• [Direction]: The records that follow must be reproduced in full, exactly as written.

• [Material]:

-*-

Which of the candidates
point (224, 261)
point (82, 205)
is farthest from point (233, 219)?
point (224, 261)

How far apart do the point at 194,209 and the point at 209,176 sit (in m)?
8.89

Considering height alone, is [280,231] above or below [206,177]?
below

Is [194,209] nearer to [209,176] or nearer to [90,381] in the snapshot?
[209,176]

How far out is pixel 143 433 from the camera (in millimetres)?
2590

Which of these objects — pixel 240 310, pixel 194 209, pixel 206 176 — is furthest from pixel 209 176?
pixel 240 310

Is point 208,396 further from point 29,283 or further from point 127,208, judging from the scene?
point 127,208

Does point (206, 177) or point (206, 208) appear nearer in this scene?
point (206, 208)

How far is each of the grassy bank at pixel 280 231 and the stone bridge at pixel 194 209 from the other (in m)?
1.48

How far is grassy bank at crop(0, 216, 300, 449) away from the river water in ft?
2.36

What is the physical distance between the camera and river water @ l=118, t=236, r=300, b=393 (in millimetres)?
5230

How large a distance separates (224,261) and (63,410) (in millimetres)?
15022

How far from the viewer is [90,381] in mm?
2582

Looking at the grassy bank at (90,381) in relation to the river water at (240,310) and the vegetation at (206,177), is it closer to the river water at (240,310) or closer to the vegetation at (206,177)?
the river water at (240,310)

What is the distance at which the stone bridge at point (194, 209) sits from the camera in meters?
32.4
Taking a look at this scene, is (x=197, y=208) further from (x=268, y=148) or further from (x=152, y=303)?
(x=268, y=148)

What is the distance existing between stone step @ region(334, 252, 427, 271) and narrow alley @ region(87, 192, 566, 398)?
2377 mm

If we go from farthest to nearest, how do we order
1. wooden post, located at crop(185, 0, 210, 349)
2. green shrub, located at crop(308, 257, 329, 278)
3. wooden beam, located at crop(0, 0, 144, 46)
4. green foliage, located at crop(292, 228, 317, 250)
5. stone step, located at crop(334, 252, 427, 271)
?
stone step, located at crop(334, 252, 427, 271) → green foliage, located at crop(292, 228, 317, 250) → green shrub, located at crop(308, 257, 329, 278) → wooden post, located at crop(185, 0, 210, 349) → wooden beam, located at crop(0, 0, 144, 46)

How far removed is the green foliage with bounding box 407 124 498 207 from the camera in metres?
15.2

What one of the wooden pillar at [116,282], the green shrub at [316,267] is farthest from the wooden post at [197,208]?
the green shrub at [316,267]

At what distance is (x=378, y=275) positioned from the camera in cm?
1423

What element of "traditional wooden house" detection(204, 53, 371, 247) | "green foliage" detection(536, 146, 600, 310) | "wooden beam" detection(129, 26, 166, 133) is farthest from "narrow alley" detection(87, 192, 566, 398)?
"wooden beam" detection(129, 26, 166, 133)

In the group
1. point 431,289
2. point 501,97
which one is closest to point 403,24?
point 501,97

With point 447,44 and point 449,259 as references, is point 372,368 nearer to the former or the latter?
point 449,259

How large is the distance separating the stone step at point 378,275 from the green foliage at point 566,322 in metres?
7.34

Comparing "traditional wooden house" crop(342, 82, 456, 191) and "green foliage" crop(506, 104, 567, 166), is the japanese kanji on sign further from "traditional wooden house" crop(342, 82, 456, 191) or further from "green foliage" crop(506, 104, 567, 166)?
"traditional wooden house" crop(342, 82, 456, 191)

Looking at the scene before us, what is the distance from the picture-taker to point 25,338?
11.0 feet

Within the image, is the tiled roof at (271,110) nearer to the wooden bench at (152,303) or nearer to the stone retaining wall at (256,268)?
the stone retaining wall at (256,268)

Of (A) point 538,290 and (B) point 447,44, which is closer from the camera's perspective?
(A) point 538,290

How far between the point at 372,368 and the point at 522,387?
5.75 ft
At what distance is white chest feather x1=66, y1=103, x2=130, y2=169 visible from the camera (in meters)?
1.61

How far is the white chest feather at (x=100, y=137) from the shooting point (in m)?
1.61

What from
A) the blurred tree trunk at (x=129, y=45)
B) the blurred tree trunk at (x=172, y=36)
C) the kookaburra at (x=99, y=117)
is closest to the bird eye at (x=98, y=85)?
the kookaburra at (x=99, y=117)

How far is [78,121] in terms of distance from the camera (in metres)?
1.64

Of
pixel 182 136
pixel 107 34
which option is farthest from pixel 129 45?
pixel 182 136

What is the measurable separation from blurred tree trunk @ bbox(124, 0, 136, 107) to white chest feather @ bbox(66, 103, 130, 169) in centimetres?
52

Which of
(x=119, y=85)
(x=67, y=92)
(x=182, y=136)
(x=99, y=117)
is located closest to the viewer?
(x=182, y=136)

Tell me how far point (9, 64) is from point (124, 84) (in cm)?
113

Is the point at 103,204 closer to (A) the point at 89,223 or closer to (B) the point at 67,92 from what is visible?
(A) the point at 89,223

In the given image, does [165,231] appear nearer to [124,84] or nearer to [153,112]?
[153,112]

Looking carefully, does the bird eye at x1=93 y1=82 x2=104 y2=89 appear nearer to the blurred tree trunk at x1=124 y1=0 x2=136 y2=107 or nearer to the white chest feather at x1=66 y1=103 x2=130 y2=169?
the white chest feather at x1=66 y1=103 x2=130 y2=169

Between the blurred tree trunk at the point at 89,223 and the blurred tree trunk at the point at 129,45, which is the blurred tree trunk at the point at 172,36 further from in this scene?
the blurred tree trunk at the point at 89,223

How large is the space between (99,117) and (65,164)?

-*-

• [Worked answer]:
Which of the candidates
point (224, 261)
point (82, 205)
is farthest from point (233, 219)?
point (224, 261)

How far apart do the point at 194,209 and the point at 209,176 sit (in m)?
8.89

Considering height alone, is [280,231] above or below [206,177]?
below

Is [194,209] nearer to [209,176] or nearer to [90,381] in the snapshot?
[209,176]

How far out is pixel 143 433 from the camera (in millimetres)?
2590

Which of these objects — pixel 240 310, pixel 194 209, pixel 206 176 — is furthest from pixel 209 176?
pixel 240 310

Is point 208,396 further from point 29,283 or further from point 127,208, judging from the scene?
point 127,208

Does point (206, 177) or point (206, 208) appear nearer in this scene?
point (206, 208)

How far is each of the grassy bank at pixel 280 231 and the stone bridge at pixel 194 209 from the other (in m)?
1.48

How far is grassy bank at crop(0, 216, 300, 449) away from the river water in ft?
2.36

What is the physical distance between the camera and river water @ l=118, t=236, r=300, b=393 (in millimetres)?
5230

How large a distance separates (224,261) and (63,410) (in millimetres)?
15022

How far from the viewer is [90,381] in mm?
2582

Looking at the grassy bank at (90,381) in relation to the river water at (240,310) and the vegetation at (206,177), is it closer to the river water at (240,310) or closer to the vegetation at (206,177)?
the river water at (240,310)

What is the distance at which the stone bridge at point (194, 209) sits from the camera in meters?
32.4
Taking a look at this scene, is (x=197, y=208) further from (x=268, y=148) or further from (x=152, y=303)?
(x=268, y=148)

What is the distance existing between stone step @ region(334, 252, 427, 271) and narrow alley @ region(87, 192, 566, 398)?
2377 mm

If we go from farthest to nearest, how do we order
1. wooden post, located at crop(185, 0, 210, 349)
2. green shrub, located at crop(308, 257, 329, 278)
3. wooden beam, located at crop(0, 0, 144, 46)
4. green foliage, located at crop(292, 228, 317, 250)
5. stone step, located at crop(334, 252, 427, 271)
?
stone step, located at crop(334, 252, 427, 271) → green foliage, located at crop(292, 228, 317, 250) → green shrub, located at crop(308, 257, 329, 278) → wooden post, located at crop(185, 0, 210, 349) → wooden beam, located at crop(0, 0, 144, 46)

How far removed is the green foliage with bounding box 407 124 498 207 from the camera in metres?
15.2

What one of the wooden pillar at [116,282], the green shrub at [316,267] is farthest from the wooden post at [197,208]?
the green shrub at [316,267]

At what distance is (x=378, y=275) positioned from the camera in cm?
1423

What element of "traditional wooden house" detection(204, 53, 371, 247) | "green foliage" detection(536, 146, 600, 310) | "wooden beam" detection(129, 26, 166, 133) is farthest from "narrow alley" detection(87, 192, 566, 398)?
"wooden beam" detection(129, 26, 166, 133)

In the group
1. point 431,289
2. point 501,97
which one is closest to point 403,24?
point 501,97

With point 447,44 and point 449,259 as references, is point 372,368 nearer to the former or the latter?
point 449,259

How large is the distance separating the stone step at point 378,275 from the green foliage at point 566,322 in metres?
7.34

Comparing "traditional wooden house" crop(342, 82, 456, 191) and "green foliage" crop(506, 104, 567, 166), is the japanese kanji on sign further from "traditional wooden house" crop(342, 82, 456, 191) or further from "green foliage" crop(506, 104, 567, 166)?
"traditional wooden house" crop(342, 82, 456, 191)

Looking at the scene before us, what is the distance from the picture-taker to point 25,338?
11.0 feet

Within the image, is the tiled roof at (271,110) nearer to the wooden bench at (152,303) or nearer to the stone retaining wall at (256,268)?
the stone retaining wall at (256,268)

Of (A) point 538,290 and (B) point 447,44, which is closer from the camera's perspective?
(A) point 538,290

How far between the point at 372,368 and the point at 522,387?
5.75 ft
At what distance is white chest feather x1=66, y1=103, x2=130, y2=169 visible from the camera (in meters)?
1.61

How far is the white chest feather at (x=100, y=137) from the shooting point (in m)?
1.61

What from
A) the blurred tree trunk at (x=129, y=45)
B) the blurred tree trunk at (x=172, y=36)
C) the kookaburra at (x=99, y=117)
is closest to the bird eye at (x=98, y=85)?
the kookaburra at (x=99, y=117)

How far is [78,121] in terms of distance from the camera (in metres)?
1.64

Of
pixel 182 136
pixel 107 34
which option is farthest from pixel 129 45?
pixel 182 136

What is the measurable separation from blurred tree trunk @ bbox(124, 0, 136, 107) to white chest feather @ bbox(66, 103, 130, 169) in centimetres?
52

Which of
(x=119, y=85)
(x=67, y=92)
(x=182, y=136)
(x=99, y=117)
is located closest to the viewer?
(x=182, y=136)

Tell me how far point (9, 64) is from point (124, 84) (in cm)?
113

Is the point at 103,204 closer to (A) the point at 89,223 or closer to (B) the point at 67,92 from what is visible?
(A) the point at 89,223

In the given image, does [165,231] appear nearer to [124,84] or nearer to [153,112]?
[153,112]

Looking carefully, does the bird eye at x1=93 y1=82 x2=104 y2=89 appear nearer to the blurred tree trunk at x1=124 y1=0 x2=136 y2=107 or nearer to the white chest feather at x1=66 y1=103 x2=130 y2=169?
the white chest feather at x1=66 y1=103 x2=130 y2=169

Between the blurred tree trunk at the point at 89,223 and the blurred tree trunk at the point at 129,45, which is the blurred tree trunk at the point at 172,36 further from in this scene?
the blurred tree trunk at the point at 89,223

How large is the space between (99,117) and (65,164)?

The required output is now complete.